Sunday O. Awofisayo Department of Clinical Pharmacy and Biopharmacy, Faculty of Pharmacy, University of Uyo, Uyo 520003, Nigeria. sundayawofisayo@uniuyo.edu.ng +2348037947338


Aim: This study aims at assessing the effect of some meals/beverage and selected drugs on oral absorption of artemether (ATM) and lumefantrine (LMF). Methods: In the in situ model, artemether-lumefantrine (AL) tablets were crushed and administered to anesthetized rabbits (n=2) via oral cannula either alone (CTR1) or with food components/beverage [i.e., starch (STC), albumin (ALB), sunflower oil (SFO) or carbonated drinks (CBS)] or drugs [i.e., lamivudine (LMV) or metronidazole (MTN)]. Blood samples were taken from cannulated carotid artery post dose administration.

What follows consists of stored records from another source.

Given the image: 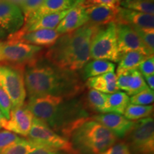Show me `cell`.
Instances as JSON below:
<instances>
[{
  "mask_svg": "<svg viewBox=\"0 0 154 154\" xmlns=\"http://www.w3.org/2000/svg\"><path fill=\"white\" fill-rule=\"evenodd\" d=\"M24 79L29 98L53 95L70 99L82 88L74 72L62 70L38 59L25 66Z\"/></svg>",
  "mask_w": 154,
  "mask_h": 154,
  "instance_id": "1",
  "label": "cell"
},
{
  "mask_svg": "<svg viewBox=\"0 0 154 154\" xmlns=\"http://www.w3.org/2000/svg\"><path fill=\"white\" fill-rule=\"evenodd\" d=\"M53 95L32 97L29 98L26 106L34 117L43 121L56 133L70 136L77 126L88 119L79 103Z\"/></svg>",
  "mask_w": 154,
  "mask_h": 154,
  "instance_id": "2",
  "label": "cell"
},
{
  "mask_svg": "<svg viewBox=\"0 0 154 154\" xmlns=\"http://www.w3.org/2000/svg\"><path fill=\"white\" fill-rule=\"evenodd\" d=\"M99 26L87 23L72 32L62 34L45 54L47 61L62 70H79L89 61L90 47Z\"/></svg>",
  "mask_w": 154,
  "mask_h": 154,
  "instance_id": "3",
  "label": "cell"
},
{
  "mask_svg": "<svg viewBox=\"0 0 154 154\" xmlns=\"http://www.w3.org/2000/svg\"><path fill=\"white\" fill-rule=\"evenodd\" d=\"M71 135L72 147L82 154L101 153L117 139L112 132L93 119H86Z\"/></svg>",
  "mask_w": 154,
  "mask_h": 154,
  "instance_id": "4",
  "label": "cell"
},
{
  "mask_svg": "<svg viewBox=\"0 0 154 154\" xmlns=\"http://www.w3.org/2000/svg\"><path fill=\"white\" fill-rule=\"evenodd\" d=\"M121 57L117 44L116 24L110 23L94 34L90 47V58L119 62Z\"/></svg>",
  "mask_w": 154,
  "mask_h": 154,
  "instance_id": "5",
  "label": "cell"
},
{
  "mask_svg": "<svg viewBox=\"0 0 154 154\" xmlns=\"http://www.w3.org/2000/svg\"><path fill=\"white\" fill-rule=\"evenodd\" d=\"M0 86L9 96L11 109L24 105L26 92L23 67L0 63Z\"/></svg>",
  "mask_w": 154,
  "mask_h": 154,
  "instance_id": "6",
  "label": "cell"
},
{
  "mask_svg": "<svg viewBox=\"0 0 154 154\" xmlns=\"http://www.w3.org/2000/svg\"><path fill=\"white\" fill-rule=\"evenodd\" d=\"M43 47L17 40L2 42V63L24 68L29 63L38 59Z\"/></svg>",
  "mask_w": 154,
  "mask_h": 154,
  "instance_id": "7",
  "label": "cell"
},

In the in vivo model, forty two healthy human subjects (28 male and 14 female) in groups of six persons received AL tablet alone (CRT2) or “eba” (cassava starch) with melon soup (EMS) or corn pap with milk and “akara” (fried beans cake) (PMA) or fruits (FTS) or CBS or drugs (i.e., LMV or MTN). ATM and LMF plasma concentrations were obtained simultaneously from plasma using reverse phase high pressure liquid chromatographic analysis. Results: There was significant reduction in ATM Ka due to STC, ALB, CBS, MTN and LMV (Ka ≤ 1.371 h-1) compared with CRT1 (3.567 h-1), p < 0.05). LMV and MTN also reduced the Ka and AUC of ATM and LMF, p < 0.05. Similarly, in vivo study showed significantly lower ATM AUC and Ka values for EMS (0.775 µghmL-1 and 0.041 h-1) and CBS (0.248 µghmL-1 and 4.155 h-1) compared with the CRT2 (6.090 µghmL-1 and 0.362 h-1). Conclusion: EMS or CBS resulted in significant reduction in the bioavailability of ATM and LMF and can influence the treatment outcomes.